§ **TEXT SECTION**:
········
Yes, I know many of you will be shocked and outraged just by the title I have used for this article but the grim reality is it is time for schools and families to address the uncomfortable topic that threatens our young people in very serious ways. I am sure you would all be aware of the recent issues in number of schools where male students have shared publicly, sexually explicit images of female students and video’s made of these that have been ‘rated’ by their peers via social media. Abhorrent behaviour of these males but consider also, the female students may have provided these images of themselves willingly…

The knee jerk reaction is to blame the technology. Kids have access to it all the time and from a young age. Surely that must be the reason, that more of these incidents are occurring? On closer look though, the issue is much deeper than technology access or the unregulated internet or porn industry. Staring us plainly in the face is a major societal and educational issue that needs to be addressed both at home and in schools.

Pornography has been around since the beginning of time and we see this in history in early sculptures, cave drawing and paintings. Throughout the ages pornography has evolved and developed and access to it has become common place. Whilst pornography has moved with the times the attitude of society has not. It is a taboo subject that very few will discuss and those who watch or talk about it are portrayed as depraved or immoral. Given this closed minded attitude, our kids who are naturally curious about themselves and their changing bodies are stumbling through what they find on the internet or through other sources, blind.

Young males particularly, are seeing females portrayed in pornography as objects to be degraded and humiliated via verbal and physical aggression. Recent research published in the journal Violence Against Women, detailed that 88% of scenes in porn movies contained physical aggression against women. In addition, the actresses are shown to react to this with pleasure or neutrality. In recent years the ‘acts’ have become more physically damaging to women’s bodies and the impact of this is being played out in emergency rooms. We have begun to raise a generation of young men and women who view the humiliation of women as a normal part of sex.

Pornography is where young boys from 9 years of age, are turning to, because attitudes at home and in schools are still heavily censored. The societal and health effects in males are well documented and this week we see it in our local classrooms. So it is time to tackle this in homes and schools, openly and use our experience and knowledge to educate our kids about sex and sex education. Critical analysis of what has become mainstream will teach our kids to delineate between what is real and healthy and what is not!

A two-step approach is needed:

The first, is overhauling sex education in schools so that it provides more than education around the ‘mechanics’ of sex, reproduction and sexually transmitted diseases. Secondary schools need updated sex education programs that address the latest trends in sexual behaviours, the types of behaviours and addictions, consequences psychologically and other and the issues for teenagers. As educators, we need to inform boys on how porn is manipulated, manufactured and marketed with unhealthy and unrealistic representations of sex and sexual relationships. Girls need to be taught that submission and being dominated is not the norm. That they are of infinite worth and value as a female in their own right, defined by themselves. Boys and girls need to learn that a healthy sexual relationship is one of balance and partnership where mutual pleasure based on care and love, is the aim.

The second, is opening the discussion at home. As parents we cannot let our discomfort of the topic stop us from being on the front line to help our sons and daughters to make better life choices and have healthier relationships. Encourage your child to communicate openly with you about the ‘online’ world, the challenges they may face, what they can do and who to talk to if they experience issues. While many parents feel as though they are unequipped to discuss these issues, it’s important to remember that many of the behaviours and issues we experience online are no different to those in the real world; it’s only the accessibility that has changed. Education and communication are the most powerful tools parents, carers and teachers can use to address issues that children and young people may face.

Returning then, to the title of this article, the problem we have seen in recent weeks in local classrooms is not really about ease of access via technology to pornography. It is the lack of a proactive and open minded approach from our society in safeguarding our kids.  We have left them stumbling alone with their curiosities and questions. As uncomfortable, embarrassing, taboo or distasteful you may find it, it is time to talk about porn.
········
§ **AVAILABLE DATA**:
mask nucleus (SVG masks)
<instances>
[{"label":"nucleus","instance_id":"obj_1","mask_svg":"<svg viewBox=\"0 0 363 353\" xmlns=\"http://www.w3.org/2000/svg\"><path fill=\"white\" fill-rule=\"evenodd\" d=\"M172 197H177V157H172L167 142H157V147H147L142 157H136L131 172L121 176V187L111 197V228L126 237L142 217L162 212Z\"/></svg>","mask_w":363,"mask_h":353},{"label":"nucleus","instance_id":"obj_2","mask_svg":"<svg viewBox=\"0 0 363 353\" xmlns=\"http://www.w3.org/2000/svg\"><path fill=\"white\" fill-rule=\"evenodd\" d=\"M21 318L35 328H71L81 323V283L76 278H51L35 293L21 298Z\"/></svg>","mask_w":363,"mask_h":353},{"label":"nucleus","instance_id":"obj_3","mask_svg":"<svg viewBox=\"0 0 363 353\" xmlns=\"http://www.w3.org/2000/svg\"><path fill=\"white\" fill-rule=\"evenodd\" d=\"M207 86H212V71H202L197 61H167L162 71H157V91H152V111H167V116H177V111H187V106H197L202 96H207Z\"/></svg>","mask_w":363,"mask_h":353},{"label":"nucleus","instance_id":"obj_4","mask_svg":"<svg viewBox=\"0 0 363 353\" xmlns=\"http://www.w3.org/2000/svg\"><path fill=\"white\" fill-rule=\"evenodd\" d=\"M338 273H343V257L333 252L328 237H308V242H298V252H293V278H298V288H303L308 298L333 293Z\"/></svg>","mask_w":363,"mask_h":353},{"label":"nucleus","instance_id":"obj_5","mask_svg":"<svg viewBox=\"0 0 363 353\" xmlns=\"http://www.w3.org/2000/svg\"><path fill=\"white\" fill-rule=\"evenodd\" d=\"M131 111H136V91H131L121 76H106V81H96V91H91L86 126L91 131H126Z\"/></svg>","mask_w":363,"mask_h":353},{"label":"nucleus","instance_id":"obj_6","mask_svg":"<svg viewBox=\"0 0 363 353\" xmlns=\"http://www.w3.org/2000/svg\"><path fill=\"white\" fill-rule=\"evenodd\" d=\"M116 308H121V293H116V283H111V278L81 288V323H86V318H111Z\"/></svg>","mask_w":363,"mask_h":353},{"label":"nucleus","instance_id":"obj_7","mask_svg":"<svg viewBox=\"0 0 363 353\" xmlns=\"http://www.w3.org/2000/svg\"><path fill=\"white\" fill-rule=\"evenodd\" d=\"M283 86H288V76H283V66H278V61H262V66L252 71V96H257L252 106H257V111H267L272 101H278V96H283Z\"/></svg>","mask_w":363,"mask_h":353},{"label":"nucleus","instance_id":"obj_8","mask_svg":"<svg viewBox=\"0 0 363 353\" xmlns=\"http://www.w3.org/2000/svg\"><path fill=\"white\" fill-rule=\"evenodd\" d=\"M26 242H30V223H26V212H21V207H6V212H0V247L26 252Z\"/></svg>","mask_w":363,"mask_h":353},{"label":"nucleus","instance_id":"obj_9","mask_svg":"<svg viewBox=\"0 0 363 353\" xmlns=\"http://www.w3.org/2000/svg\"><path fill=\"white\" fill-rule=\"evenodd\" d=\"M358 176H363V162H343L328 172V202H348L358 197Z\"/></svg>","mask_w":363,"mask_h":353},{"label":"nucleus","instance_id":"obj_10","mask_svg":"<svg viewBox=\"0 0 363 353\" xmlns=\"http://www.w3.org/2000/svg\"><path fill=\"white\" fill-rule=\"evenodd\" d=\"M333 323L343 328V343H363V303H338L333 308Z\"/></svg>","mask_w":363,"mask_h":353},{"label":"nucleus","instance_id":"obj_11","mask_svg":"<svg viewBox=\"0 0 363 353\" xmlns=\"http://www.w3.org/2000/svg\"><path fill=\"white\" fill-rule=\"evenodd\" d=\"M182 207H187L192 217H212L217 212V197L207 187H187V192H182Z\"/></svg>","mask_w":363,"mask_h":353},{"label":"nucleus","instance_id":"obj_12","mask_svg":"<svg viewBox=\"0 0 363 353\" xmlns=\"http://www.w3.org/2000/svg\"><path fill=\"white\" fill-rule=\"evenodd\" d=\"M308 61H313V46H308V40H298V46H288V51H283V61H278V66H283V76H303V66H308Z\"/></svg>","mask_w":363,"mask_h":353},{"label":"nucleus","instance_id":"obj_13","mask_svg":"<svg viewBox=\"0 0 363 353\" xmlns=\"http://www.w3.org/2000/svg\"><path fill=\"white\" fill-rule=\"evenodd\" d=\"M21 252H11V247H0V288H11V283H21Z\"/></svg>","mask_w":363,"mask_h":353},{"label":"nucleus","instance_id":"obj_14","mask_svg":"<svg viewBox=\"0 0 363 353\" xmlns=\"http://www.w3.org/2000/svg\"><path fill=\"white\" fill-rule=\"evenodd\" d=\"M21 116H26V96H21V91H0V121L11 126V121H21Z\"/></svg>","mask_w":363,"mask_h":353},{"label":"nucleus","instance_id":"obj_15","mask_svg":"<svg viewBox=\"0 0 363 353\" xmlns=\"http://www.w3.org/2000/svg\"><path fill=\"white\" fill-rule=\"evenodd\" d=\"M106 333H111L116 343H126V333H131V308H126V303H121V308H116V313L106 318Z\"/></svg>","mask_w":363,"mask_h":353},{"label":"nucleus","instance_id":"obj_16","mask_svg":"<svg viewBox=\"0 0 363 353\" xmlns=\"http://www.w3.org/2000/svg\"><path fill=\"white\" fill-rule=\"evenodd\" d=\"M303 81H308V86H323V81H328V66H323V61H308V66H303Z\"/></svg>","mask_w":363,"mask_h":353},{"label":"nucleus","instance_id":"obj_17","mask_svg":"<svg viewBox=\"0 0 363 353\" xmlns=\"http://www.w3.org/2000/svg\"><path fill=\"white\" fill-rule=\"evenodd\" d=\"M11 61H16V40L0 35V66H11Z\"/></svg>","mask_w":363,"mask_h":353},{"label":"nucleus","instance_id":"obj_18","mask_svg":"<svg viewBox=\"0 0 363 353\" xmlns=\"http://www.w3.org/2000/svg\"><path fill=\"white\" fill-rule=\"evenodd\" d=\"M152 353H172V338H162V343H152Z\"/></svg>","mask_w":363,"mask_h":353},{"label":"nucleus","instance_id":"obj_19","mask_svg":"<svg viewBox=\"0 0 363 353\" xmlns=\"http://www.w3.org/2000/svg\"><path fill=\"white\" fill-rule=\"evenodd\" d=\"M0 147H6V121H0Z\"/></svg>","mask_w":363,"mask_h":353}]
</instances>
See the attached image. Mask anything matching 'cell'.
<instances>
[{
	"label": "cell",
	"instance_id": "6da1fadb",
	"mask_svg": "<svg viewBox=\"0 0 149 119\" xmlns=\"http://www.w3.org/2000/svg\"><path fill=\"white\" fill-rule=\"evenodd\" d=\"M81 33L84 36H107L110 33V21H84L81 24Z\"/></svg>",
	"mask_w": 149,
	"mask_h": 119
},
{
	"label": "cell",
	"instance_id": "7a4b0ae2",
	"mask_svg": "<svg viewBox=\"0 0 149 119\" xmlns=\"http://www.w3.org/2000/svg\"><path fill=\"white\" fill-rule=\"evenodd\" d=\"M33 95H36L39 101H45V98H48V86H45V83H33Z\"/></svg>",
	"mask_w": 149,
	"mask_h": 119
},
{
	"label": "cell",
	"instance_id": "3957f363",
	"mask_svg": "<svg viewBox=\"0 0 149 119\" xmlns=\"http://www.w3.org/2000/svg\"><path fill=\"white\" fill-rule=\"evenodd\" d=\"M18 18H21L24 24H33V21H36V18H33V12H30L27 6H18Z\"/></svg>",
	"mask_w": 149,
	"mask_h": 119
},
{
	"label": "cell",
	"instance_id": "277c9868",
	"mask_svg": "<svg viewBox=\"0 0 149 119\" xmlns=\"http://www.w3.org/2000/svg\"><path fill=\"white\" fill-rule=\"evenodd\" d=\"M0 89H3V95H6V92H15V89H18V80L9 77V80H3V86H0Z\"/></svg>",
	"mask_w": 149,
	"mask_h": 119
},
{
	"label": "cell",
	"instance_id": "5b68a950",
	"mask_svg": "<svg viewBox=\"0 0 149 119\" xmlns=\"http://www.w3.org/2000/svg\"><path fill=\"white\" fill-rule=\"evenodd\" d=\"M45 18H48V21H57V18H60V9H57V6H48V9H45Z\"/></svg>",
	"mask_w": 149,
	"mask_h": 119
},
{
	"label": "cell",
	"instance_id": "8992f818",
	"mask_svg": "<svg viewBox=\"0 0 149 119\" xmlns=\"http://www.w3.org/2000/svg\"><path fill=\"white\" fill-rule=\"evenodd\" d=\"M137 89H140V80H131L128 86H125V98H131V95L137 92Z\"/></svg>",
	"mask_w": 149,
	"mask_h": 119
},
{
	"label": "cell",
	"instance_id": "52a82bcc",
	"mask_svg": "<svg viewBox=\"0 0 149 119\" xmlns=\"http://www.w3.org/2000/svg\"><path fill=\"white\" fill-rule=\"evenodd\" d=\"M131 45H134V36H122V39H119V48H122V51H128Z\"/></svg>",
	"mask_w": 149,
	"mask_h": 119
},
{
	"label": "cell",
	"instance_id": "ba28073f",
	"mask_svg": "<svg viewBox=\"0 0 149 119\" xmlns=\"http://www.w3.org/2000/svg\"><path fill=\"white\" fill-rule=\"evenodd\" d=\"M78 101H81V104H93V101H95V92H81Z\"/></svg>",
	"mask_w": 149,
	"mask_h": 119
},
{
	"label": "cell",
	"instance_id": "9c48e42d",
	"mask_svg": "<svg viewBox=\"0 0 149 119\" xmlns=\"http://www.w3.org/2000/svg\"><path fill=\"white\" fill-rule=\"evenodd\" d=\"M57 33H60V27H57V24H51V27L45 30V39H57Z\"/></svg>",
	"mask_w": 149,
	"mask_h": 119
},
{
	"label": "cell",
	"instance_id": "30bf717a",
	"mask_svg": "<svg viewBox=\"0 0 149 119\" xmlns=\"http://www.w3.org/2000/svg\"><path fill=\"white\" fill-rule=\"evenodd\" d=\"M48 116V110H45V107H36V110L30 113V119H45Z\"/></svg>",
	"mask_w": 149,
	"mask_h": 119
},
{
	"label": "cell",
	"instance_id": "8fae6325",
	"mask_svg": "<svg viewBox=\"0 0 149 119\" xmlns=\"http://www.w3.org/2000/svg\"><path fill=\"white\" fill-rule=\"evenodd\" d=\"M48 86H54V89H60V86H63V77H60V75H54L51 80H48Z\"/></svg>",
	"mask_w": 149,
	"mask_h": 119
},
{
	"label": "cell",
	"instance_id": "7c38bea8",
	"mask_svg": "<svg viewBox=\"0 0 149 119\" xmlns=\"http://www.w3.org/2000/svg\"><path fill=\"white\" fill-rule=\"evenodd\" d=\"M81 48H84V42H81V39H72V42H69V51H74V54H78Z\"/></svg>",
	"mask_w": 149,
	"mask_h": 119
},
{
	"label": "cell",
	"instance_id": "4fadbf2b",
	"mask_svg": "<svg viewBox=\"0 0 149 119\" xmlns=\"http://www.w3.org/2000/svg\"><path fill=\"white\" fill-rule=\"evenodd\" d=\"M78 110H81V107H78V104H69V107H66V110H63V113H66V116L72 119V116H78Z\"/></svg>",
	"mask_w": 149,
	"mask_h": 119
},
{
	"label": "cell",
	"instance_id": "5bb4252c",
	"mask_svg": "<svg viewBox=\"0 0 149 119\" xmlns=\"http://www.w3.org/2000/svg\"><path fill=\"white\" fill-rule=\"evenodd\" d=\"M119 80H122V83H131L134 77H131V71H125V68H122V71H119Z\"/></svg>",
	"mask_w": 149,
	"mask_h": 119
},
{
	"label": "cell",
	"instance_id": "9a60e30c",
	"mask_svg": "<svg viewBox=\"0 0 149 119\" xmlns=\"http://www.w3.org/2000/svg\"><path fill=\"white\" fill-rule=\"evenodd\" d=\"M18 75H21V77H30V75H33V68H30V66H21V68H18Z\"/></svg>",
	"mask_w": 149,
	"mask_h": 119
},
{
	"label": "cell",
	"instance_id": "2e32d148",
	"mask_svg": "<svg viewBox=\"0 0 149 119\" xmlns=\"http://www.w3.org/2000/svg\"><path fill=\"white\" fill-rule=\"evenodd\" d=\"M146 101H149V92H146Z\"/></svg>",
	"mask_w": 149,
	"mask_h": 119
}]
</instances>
········
§ **WHAT IS EXPECTED**: In the article on talking to young people about pornography, what share of porn-movie scenes contained physical aggression against women, according to research in the journal Violence Against Women?

§ **RESULT**: 88% of scenes